Recent studies using animal models and clinical samples have established that immune function is significantly compromised in secondary lymphedema, and demonstrated that a variety of T-cell-related networks are up-regulated in this condition. Tregs, in particular, are increased in abundance in lymphedematous tissue and are thought to compromise immune function in this disease by promoting immunosuppression, although they can make a positive contribution by reducing the degree of inflammation.
These changes may modulate the severity of the underlying condition and, in some cases, may promote the development of a vicious cycle of events.

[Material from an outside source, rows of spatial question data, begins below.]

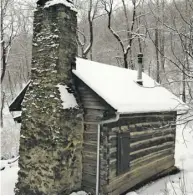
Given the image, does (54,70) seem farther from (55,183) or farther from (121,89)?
(55,183)

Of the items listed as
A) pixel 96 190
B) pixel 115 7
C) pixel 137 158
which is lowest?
pixel 96 190

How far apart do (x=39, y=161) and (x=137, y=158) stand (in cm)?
370

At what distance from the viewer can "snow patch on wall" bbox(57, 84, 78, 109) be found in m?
9.24

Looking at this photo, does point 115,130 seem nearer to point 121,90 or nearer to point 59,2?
point 121,90

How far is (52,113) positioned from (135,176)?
407cm

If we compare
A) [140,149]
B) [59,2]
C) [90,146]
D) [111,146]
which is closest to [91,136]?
[90,146]

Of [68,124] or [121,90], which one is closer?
[68,124]

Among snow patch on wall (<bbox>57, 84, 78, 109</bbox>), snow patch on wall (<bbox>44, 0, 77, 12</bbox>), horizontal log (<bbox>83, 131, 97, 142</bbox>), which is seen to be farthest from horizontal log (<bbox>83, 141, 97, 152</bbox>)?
snow patch on wall (<bbox>44, 0, 77, 12</bbox>)

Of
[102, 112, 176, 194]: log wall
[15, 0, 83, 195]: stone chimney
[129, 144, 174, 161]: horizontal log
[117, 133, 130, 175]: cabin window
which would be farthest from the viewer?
[129, 144, 174, 161]: horizontal log

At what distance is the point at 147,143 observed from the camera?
11.6 m

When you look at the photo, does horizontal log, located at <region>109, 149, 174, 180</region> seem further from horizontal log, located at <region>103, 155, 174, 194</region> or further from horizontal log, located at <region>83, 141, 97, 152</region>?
horizontal log, located at <region>83, 141, 97, 152</region>

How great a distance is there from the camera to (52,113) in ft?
30.3

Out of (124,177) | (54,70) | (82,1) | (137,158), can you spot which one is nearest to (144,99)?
(137,158)

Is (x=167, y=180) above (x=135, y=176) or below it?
below
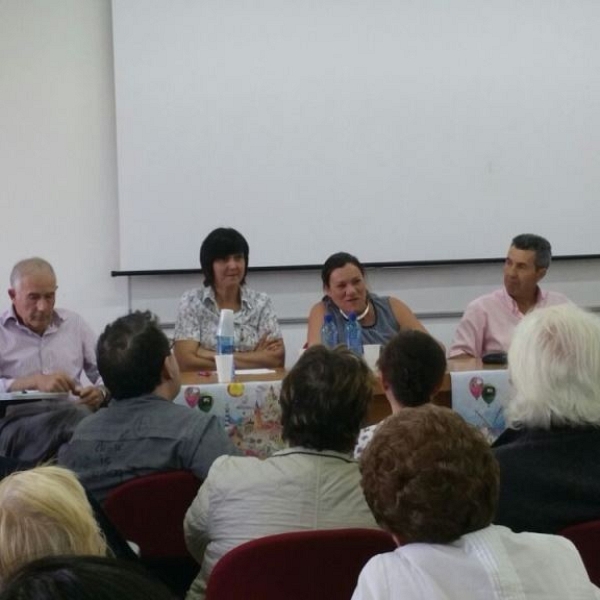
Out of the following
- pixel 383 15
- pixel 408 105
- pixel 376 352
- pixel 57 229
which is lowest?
pixel 376 352

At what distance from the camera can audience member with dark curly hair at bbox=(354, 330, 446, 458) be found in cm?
246

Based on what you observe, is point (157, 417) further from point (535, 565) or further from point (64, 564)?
point (64, 564)

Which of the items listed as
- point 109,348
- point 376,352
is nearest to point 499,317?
point 376,352

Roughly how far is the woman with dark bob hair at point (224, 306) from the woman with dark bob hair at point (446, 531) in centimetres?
259

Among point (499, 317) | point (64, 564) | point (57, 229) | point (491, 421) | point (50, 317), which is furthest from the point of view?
point (57, 229)

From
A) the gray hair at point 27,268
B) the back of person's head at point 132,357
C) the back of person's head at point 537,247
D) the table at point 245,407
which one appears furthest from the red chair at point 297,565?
the back of person's head at point 537,247

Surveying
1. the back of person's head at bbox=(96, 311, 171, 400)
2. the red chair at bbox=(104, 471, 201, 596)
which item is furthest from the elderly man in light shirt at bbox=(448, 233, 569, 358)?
the red chair at bbox=(104, 471, 201, 596)

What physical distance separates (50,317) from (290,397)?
197 cm

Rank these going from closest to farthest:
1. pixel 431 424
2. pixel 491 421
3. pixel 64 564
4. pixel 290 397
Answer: pixel 64 564, pixel 431 424, pixel 290 397, pixel 491 421

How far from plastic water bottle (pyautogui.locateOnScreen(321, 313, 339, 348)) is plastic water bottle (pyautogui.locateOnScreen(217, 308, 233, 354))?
18.5 inches

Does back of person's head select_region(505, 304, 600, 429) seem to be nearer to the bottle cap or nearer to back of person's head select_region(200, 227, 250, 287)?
the bottle cap

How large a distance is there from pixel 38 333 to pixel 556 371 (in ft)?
7.97

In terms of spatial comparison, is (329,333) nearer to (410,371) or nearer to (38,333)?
(38,333)

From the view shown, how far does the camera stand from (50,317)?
3826 mm
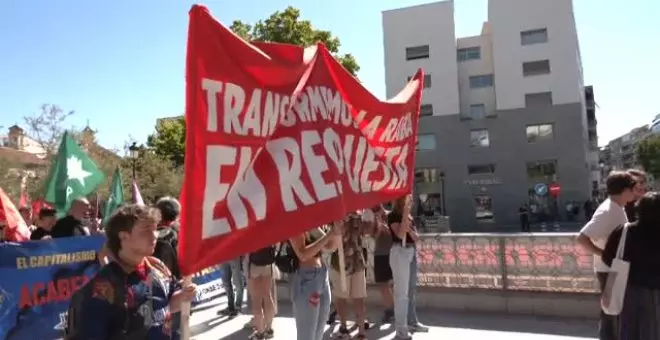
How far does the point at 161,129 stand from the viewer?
2014 inches

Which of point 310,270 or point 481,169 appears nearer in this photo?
point 310,270

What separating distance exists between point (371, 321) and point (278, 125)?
4.82 meters

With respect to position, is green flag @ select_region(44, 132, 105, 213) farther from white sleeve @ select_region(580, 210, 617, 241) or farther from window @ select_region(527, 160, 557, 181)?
window @ select_region(527, 160, 557, 181)

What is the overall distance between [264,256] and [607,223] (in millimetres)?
3732

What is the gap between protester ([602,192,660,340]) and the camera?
12.0 ft

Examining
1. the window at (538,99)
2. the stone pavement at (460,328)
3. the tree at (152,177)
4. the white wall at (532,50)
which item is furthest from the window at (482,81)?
the stone pavement at (460,328)

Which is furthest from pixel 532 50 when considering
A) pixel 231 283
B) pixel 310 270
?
pixel 310 270

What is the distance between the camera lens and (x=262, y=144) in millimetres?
3213

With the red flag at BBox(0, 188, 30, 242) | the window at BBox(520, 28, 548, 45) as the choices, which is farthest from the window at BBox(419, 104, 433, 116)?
the red flag at BBox(0, 188, 30, 242)

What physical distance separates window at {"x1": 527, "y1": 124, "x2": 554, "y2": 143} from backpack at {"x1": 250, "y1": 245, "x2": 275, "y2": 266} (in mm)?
35073

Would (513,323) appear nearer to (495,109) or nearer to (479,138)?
(479,138)

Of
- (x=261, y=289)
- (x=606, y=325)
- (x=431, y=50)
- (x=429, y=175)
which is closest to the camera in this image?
(x=606, y=325)

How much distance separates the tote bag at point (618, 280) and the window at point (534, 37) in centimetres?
3775

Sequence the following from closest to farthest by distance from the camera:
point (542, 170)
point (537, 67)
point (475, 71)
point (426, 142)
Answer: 1. point (542, 170)
2. point (537, 67)
3. point (426, 142)
4. point (475, 71)
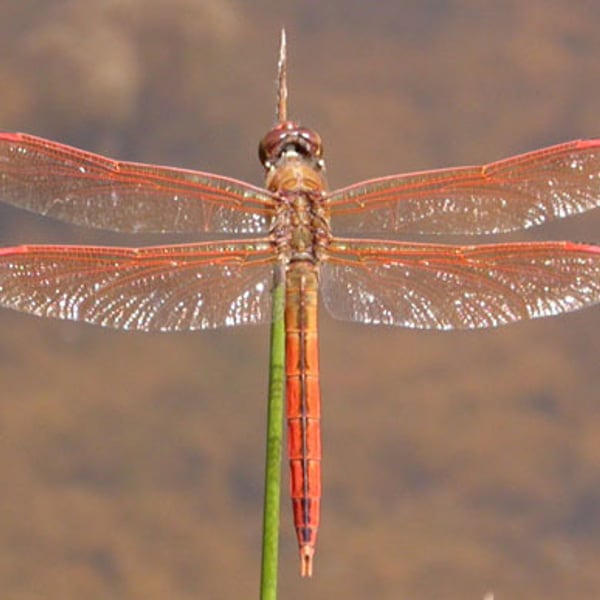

In other words, if T-cell (Tregs) are left to increase, the immune system can be compromised. Hence, the importance to get the interstitial fluid into the lymph vessels to lymph nodes into the thoracic or lymphatic ducts for recycling or elimination out of the body. Keep the circulation of lymphatic fluid moving.
Obviously if swelling/redness/pain continues to exist & do not reverse following treatment, medical attention is required to treat a possible underlying infection.
Effect of Radiation on Sweat Glands
In most cases, healing occurs by regenerative means; however, large radiation doses to the skin can cause permanent hair loss, damaged sebaceous and sweat glands, atrophy, fibrosis, decreased or increased skin pigmentation, and ulceration or necrosis of the exposed tissue. In some studies changes in sweat gland function can be detected and quantified in skin which may otherwise appear normal.
On the other hand, sweating and hot flushes can be a side effect of some drug treatments, including chemotherapy and morphine.
This is a very simplified version of events of a very complex and less understood response to the build-up of fluid resulting in lymphoedema.